Winfield and Looney: New Haven’s Common Ground Wins State Urban Green and Community Garden Grant
Common Ground to restore and enhance public access to approximately 2.5 acres of city park land
New Haven, CT—State Senators Gary Winfield (D-New Haven) and Senate President Martin M. Looney (D-New Haven) have announced that the New Haven Ecology Project—the nonprofit home of Common Ground High School, Urban Farm, and Environmental Education Center—will restore and enhance public access to approximately 2.5 acres of city park land and create a more effective gateway to West Rock Ridge State Park.
“This project will give New Haven residents easier access to the city’s abundance of natural resources,” said Sen. Winfield. “When we expose our community to their natural habitat in a more efficient way and combine that with environmental education, there is a greater sense of appreciation and pride for the city in which we live.”

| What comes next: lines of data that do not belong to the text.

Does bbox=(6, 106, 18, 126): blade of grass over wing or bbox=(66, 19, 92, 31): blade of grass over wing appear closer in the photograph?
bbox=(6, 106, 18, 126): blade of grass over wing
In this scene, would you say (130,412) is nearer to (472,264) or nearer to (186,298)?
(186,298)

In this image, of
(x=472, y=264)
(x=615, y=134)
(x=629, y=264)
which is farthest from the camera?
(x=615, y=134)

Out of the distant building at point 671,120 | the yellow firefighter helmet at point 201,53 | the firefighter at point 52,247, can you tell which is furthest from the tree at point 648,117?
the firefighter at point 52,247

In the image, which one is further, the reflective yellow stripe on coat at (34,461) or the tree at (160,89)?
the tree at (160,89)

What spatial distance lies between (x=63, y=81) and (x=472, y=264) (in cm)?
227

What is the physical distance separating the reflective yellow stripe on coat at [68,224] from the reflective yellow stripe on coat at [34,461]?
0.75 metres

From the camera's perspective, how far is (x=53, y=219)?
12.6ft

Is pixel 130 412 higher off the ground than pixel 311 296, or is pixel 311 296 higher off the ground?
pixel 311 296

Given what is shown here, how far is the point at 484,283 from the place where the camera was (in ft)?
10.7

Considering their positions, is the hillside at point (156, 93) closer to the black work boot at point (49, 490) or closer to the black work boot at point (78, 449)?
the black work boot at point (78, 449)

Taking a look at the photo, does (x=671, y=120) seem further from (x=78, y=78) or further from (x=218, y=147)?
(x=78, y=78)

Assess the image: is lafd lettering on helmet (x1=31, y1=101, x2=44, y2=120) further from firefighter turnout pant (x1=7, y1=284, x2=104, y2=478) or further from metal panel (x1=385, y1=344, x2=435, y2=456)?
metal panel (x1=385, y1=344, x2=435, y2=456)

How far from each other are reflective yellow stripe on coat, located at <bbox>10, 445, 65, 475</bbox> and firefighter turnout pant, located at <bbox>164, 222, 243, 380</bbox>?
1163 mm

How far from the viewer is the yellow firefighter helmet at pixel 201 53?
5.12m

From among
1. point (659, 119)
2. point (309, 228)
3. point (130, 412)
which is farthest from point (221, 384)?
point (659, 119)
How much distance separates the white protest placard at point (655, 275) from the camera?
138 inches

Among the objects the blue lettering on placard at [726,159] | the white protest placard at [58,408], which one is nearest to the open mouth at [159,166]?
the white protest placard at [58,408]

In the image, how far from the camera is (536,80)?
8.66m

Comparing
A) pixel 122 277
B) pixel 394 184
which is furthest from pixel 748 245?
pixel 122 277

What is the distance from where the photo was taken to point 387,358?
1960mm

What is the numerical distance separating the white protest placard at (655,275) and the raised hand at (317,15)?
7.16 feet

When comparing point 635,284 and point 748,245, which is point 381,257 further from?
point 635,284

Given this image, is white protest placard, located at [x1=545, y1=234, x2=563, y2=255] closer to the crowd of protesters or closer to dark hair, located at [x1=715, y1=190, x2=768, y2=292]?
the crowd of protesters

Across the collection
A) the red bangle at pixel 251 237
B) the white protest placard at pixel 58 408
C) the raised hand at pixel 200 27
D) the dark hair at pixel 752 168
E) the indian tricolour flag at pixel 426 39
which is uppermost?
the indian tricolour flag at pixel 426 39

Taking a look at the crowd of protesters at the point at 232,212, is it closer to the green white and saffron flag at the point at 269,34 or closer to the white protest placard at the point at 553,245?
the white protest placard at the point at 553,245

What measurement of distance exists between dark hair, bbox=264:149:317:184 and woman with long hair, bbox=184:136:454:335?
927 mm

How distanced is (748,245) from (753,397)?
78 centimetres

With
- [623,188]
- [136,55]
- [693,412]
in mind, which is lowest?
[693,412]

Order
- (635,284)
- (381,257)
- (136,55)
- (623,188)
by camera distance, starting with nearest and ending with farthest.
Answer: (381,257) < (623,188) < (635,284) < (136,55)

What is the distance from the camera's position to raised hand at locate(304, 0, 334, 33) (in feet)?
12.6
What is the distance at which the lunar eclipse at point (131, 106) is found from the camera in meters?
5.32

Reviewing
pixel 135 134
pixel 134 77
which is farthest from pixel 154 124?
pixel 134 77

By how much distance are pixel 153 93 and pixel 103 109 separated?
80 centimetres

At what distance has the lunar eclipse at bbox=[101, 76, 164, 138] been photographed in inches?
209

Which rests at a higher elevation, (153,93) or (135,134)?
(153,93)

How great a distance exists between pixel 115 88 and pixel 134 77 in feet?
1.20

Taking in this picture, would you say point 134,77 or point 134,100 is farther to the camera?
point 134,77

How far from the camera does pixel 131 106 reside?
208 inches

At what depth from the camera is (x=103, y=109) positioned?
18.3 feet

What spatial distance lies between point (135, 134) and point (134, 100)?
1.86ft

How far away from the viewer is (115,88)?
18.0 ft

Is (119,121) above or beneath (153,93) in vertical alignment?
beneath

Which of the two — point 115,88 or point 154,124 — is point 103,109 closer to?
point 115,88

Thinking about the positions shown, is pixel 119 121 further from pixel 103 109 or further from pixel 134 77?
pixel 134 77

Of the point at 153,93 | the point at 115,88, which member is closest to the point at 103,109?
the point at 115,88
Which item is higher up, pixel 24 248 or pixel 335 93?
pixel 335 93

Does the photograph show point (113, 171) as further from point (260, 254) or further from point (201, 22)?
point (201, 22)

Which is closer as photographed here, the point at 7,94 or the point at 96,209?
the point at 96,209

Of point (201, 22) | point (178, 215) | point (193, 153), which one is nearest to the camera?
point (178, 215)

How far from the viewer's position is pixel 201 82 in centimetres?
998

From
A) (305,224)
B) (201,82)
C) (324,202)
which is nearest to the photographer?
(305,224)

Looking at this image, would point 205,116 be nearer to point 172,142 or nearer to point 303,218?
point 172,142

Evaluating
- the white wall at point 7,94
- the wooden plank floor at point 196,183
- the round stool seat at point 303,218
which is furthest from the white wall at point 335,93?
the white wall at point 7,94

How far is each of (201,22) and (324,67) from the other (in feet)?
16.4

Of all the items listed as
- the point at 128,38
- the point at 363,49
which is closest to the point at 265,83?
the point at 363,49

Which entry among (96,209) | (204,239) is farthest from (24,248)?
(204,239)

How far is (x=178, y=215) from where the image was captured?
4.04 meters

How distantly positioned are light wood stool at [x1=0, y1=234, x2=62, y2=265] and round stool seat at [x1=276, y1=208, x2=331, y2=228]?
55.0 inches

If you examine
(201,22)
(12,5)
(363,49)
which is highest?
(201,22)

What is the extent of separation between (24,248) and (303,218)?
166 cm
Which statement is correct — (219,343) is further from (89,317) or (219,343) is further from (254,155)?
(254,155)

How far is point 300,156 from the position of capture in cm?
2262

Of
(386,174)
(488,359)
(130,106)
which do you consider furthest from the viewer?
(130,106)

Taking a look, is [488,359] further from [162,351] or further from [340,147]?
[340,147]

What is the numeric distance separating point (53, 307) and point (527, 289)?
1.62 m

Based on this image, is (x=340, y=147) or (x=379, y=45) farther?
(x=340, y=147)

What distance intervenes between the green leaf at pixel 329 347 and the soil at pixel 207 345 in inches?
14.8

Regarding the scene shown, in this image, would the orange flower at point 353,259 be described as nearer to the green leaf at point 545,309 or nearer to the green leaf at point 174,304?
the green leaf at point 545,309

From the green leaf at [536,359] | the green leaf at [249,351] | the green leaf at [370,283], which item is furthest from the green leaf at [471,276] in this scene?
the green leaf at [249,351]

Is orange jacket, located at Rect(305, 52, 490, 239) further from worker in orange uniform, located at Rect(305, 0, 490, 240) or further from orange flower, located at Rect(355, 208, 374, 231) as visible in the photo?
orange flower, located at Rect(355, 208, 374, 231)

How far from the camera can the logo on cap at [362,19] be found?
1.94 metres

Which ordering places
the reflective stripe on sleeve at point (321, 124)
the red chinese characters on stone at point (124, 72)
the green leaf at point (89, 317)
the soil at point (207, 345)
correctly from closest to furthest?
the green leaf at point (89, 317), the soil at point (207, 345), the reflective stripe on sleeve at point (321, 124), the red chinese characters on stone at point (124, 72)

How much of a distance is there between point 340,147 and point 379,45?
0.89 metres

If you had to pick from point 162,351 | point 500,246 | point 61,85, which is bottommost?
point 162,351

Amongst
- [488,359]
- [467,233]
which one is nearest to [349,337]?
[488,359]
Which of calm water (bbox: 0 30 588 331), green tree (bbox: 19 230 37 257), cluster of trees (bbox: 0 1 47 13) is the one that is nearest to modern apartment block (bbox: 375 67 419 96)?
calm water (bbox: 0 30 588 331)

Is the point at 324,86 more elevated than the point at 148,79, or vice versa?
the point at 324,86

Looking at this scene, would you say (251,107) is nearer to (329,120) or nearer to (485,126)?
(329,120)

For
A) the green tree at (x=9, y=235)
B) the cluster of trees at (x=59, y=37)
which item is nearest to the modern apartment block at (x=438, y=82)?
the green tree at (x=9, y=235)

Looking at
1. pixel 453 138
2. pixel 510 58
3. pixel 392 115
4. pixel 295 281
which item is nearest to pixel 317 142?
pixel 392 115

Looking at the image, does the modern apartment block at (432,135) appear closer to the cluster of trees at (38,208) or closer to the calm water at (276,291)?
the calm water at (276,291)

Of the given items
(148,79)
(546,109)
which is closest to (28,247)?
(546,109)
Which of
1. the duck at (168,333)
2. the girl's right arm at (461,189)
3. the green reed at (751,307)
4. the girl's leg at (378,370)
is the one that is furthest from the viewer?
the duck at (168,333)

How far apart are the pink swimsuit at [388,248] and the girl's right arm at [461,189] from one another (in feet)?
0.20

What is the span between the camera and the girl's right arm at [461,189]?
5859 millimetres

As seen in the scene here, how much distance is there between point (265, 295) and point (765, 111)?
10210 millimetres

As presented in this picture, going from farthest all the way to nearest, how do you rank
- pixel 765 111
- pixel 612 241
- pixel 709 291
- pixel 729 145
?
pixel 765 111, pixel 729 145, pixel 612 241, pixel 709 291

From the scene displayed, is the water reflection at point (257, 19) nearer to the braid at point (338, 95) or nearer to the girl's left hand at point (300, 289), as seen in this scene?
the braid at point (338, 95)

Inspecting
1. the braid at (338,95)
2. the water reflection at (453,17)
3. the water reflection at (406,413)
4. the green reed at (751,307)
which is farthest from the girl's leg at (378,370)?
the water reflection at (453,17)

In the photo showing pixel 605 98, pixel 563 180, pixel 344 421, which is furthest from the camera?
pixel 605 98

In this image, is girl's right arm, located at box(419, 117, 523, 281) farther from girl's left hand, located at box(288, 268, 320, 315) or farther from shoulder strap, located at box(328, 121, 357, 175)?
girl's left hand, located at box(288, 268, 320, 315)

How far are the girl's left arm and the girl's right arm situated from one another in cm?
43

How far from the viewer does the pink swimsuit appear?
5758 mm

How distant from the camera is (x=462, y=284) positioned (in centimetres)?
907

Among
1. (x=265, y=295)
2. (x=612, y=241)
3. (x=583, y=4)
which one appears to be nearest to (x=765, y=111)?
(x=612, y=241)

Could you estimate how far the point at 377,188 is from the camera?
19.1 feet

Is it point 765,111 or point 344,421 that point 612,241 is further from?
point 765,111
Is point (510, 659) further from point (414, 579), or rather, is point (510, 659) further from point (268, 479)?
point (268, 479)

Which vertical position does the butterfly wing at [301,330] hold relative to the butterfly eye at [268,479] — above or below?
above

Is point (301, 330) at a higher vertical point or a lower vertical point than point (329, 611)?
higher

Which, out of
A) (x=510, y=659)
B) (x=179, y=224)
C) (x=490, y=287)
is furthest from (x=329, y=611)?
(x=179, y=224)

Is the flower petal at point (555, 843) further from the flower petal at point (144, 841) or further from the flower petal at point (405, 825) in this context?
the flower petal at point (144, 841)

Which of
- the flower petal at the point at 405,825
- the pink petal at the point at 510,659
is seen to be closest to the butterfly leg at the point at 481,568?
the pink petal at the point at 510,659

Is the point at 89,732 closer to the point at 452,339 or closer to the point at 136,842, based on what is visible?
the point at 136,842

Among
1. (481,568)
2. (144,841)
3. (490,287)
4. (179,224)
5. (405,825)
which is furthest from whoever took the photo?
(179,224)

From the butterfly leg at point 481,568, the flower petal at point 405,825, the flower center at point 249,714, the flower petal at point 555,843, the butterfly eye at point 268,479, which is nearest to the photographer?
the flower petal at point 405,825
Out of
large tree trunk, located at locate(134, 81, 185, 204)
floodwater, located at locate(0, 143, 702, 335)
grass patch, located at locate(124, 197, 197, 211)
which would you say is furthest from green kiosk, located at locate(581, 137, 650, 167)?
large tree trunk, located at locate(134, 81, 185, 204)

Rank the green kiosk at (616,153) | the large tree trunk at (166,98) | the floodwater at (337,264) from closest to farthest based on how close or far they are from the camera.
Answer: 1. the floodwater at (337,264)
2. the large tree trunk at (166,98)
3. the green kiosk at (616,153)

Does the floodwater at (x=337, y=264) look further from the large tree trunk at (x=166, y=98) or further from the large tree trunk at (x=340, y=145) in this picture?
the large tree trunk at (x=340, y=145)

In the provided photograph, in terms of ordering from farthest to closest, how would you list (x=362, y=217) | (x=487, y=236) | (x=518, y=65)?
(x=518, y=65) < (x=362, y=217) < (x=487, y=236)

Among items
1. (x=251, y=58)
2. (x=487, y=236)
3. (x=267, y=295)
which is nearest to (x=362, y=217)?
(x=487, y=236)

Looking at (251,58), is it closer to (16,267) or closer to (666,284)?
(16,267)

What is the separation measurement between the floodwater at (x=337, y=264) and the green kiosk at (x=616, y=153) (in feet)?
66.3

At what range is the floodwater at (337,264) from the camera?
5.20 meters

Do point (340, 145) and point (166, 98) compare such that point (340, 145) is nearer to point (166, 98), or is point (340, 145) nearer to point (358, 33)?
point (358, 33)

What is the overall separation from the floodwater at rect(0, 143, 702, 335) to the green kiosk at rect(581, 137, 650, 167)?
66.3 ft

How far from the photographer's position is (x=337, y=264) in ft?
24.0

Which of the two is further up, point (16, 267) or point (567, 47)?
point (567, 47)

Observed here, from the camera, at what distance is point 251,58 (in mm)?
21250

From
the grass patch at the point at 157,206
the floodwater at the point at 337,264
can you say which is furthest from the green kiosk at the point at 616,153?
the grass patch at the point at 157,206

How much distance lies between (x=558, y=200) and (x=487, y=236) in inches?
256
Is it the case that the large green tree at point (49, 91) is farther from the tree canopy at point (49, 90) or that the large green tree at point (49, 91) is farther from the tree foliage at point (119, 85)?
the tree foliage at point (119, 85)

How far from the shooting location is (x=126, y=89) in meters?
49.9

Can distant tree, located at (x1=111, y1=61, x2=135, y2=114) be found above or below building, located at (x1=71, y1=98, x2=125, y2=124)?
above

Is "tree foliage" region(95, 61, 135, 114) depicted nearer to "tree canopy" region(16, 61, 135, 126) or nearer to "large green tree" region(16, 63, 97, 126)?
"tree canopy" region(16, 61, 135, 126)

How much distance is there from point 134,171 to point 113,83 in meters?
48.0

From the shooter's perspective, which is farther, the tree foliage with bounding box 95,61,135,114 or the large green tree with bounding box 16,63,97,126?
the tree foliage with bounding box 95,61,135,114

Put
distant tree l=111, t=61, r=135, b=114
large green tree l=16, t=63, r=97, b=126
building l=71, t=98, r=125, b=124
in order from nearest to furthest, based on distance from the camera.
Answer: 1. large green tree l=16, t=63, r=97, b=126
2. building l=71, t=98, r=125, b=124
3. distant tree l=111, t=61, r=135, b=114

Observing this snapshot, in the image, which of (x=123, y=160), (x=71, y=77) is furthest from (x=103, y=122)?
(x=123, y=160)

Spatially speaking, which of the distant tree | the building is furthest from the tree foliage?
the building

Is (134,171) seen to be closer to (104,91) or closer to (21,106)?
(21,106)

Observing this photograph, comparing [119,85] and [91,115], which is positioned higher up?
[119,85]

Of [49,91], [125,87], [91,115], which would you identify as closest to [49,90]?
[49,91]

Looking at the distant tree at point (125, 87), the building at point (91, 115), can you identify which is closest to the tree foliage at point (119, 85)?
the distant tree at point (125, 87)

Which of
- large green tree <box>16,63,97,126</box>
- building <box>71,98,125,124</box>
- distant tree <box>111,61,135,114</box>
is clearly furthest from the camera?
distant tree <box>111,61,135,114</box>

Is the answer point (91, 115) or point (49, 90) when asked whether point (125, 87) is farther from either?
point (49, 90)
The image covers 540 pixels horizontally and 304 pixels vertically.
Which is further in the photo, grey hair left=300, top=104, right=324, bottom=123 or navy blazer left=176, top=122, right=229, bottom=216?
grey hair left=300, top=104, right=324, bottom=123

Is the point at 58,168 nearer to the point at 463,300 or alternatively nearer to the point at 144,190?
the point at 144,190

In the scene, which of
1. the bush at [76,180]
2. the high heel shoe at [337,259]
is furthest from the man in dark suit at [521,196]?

“Protecting open space and restoring park land in our cities is critical to health and quality of life of our residents,” said Sen. Looney. “Common Ground and the New Haven Ecology Project have a long and successful history of environmental stewardship in the city and their project will help make West Rock Park more accessible to all New Haven residents.”
“Common Ground High School engages young people from throughout the region by providing transformative experiences, challenging them to become leaders in sustainable land use practices and energy consumption, and encouraging students to pursue excellence in all their activities,” said Mayor Toni N. Harp. “This most-welcome state funding will help underwrite projects consistent with another of the school’s primary functions: learning good stewardship of natural resources.”
“Preserving the best of Connecticut’s open space is critical to protecting our land, water, and wildlife and ensuring Connecticut maintains its natural beauty,” said Governor Dannel P. Malloy. “Through these grants, we will increase the availability of open space for our residents to enjoy—whether they live in our state’s beautiful cities, suburbs or rural areas.”
New Haven is one of 17 communities being awarded grants to protect 949 acres of open space. Three other urban communities also received state grants to enhance or develop community gardens or establish a natural habitat for environmental education.
Common Ground will receive $55,000 to create a 1/4 mile handicapped accessible health and environmental exploration trail, making a loop around Common Ground’s market garden, construction of a 20’ x 25’ classroom pavilion, and the restoration of a 1/2 acre wildlife habitat. Model green infrastructure practices will be utilized.
The Urban Green and Community Garden Initiative is available to targeted and/or distressed municipalities. The benefits of this program is not only to open an area up to recreation and environmental education but to improve community health through various actions such as producing various vegetables and fruits and providing much needed green space in more highly developed areas.